Here the function call is intermediated by a function pointer p which is based on op at run time, so the compiler cannot know the address while compiling, the address is known while running (runtime). It s late binding.

2. A method of a derived object is called using a base class pointer

class Base
{
public:
    void x() {cout << "base ";}
    virtual void y() {cout << "base ";}
};

class Derived : public Base
{
    void x() {cout << "derived ";}
    virtual void y() {cout << "derived ";}
};

int main()
{
    Base* b = new Derived;
    b->x();
    b->y();
}

Here the output will be

base derived

b->x() invokes the bass class function because it is not virtual, but b->y() invokes the derived class function because it is virtual. Here the look up takes up with the intermediate help of vtables while running (runtime). So it is late binding.

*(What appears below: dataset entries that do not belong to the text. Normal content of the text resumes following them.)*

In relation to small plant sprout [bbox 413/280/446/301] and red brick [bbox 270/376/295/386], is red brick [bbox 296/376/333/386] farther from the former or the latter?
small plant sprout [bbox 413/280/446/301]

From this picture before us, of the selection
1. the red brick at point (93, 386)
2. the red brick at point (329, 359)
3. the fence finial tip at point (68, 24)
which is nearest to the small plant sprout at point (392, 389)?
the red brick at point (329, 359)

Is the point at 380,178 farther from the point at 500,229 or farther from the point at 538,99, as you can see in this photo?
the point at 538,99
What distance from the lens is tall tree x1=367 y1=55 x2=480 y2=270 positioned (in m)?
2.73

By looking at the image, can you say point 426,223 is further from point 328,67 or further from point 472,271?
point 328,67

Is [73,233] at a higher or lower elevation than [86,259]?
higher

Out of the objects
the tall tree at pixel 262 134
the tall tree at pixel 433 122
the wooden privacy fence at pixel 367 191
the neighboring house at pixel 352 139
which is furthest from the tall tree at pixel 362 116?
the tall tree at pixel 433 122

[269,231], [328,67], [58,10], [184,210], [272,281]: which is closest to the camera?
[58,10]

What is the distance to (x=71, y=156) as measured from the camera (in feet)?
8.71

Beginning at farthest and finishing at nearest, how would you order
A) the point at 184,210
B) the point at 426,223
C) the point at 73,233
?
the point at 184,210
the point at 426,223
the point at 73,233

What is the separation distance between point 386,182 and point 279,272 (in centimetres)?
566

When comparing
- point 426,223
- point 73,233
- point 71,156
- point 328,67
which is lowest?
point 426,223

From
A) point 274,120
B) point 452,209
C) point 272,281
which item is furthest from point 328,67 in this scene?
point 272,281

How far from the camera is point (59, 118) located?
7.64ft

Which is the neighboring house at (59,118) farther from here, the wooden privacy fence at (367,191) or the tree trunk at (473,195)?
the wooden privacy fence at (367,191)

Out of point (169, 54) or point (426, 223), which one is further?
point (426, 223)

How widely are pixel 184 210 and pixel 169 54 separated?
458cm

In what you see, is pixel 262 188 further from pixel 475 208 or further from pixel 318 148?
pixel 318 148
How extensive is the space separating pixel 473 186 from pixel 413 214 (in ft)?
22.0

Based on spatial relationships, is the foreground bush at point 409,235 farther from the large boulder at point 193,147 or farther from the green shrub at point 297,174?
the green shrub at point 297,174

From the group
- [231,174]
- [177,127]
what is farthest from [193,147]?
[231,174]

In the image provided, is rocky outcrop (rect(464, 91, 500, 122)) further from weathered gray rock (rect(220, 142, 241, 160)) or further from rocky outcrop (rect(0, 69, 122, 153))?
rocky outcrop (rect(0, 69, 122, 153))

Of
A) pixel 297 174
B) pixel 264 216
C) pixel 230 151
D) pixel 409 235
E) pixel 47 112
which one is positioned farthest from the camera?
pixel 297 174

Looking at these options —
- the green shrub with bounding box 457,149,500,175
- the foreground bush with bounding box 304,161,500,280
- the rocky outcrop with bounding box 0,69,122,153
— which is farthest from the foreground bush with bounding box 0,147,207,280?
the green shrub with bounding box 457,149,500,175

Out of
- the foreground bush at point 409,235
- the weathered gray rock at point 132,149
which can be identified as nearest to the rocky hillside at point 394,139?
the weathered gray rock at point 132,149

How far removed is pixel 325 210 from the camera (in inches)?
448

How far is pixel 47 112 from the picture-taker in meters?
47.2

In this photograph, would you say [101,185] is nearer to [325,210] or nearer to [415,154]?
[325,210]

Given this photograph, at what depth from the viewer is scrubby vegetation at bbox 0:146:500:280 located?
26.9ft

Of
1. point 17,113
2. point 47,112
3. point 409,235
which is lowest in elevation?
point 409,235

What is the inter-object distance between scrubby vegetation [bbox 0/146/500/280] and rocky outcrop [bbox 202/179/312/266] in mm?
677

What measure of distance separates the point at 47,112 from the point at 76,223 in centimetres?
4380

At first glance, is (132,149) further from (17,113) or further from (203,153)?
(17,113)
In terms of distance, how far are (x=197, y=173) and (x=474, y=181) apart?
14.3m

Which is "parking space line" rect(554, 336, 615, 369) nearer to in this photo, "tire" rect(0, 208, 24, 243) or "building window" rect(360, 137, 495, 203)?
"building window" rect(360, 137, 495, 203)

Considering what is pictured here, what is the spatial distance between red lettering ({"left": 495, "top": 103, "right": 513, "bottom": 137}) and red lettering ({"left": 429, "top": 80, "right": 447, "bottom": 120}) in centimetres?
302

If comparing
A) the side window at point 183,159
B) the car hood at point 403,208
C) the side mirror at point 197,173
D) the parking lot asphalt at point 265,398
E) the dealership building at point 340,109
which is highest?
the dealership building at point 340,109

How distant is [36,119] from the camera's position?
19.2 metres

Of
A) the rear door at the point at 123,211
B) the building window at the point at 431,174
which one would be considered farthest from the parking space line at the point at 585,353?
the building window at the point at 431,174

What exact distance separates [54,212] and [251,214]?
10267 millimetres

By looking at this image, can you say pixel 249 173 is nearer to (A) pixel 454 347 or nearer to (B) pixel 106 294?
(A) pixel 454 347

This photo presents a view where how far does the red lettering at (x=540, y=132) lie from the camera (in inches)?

Rule of thumb: 1. Whatever can be evaluated by the compiler and substitutes at compile time are early binding 2. Whatever can't be evaluated by the compiler at compile time and only could be evaluated at run time are late binding

Answer 7

'Early binding' applies to method overloads. The compiler can determine which of the available overloads is applicable, based on the types of the arguments.

'Late binding' applies to method overrides. The compiler cannot determine which override is applicable, as it depends on the runtime type of the object the method is being invoked on. So a runtime despatch via a virtual-function-table mechanism or similar is required.

Answer 8

Early binding is basically a concept of object programming language where what type of object is known at compile time and if don't know about type of object at compile time that phenomenon is known as late binding and run time binding.

Answer 9

During early binding the compiler can resolve exactly which function will be called and therefore use the functions address for the function call.

During late binding the compiler can not deduce the exact function which will be called, usually because of polymorphsim. And therefore the function call is resolved during runtime.